> [SEITENAUSZUG]
╭──

Die Ukraine hat nach Angaben ihrer Militärführung aus dem Ausland bislang nur ein Zehntel der notwendigen Waffenhilfe bekommen. «Von dem, was die Ukraine gesagt hat, dass sie es braucht, haben wir bis heute etwa zehn Prozent», sagte Vizeverteidigungsministerin Hanna Maljar im ukrainischen Fernsehen. Russland sei an Rüstung und Zahl der Soldaten unendlich überlegen. «Egal wie die Ukraine sich anstrengt, egal wie professionell unsere Armee ist, ohne Hilfe von Partnern werden wir diesen Krieg nicht gewinnen können.»

╰──

> [MATERIAL]
╭──

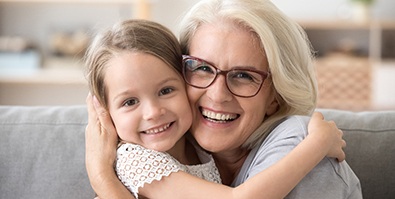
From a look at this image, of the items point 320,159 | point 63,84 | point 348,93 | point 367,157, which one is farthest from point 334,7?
point 320,159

╰──

> [ANWEISUNG] Nennen Sie sämtliche Substantive in dem Satz des Auszugs zur Waffenhilfe für die Ukraine, der mit „Egal wie die Ukraine“ beginnt.

> [DIE ANTWORT] Ukraine, Armee, Hilfe, Partnern, Krieg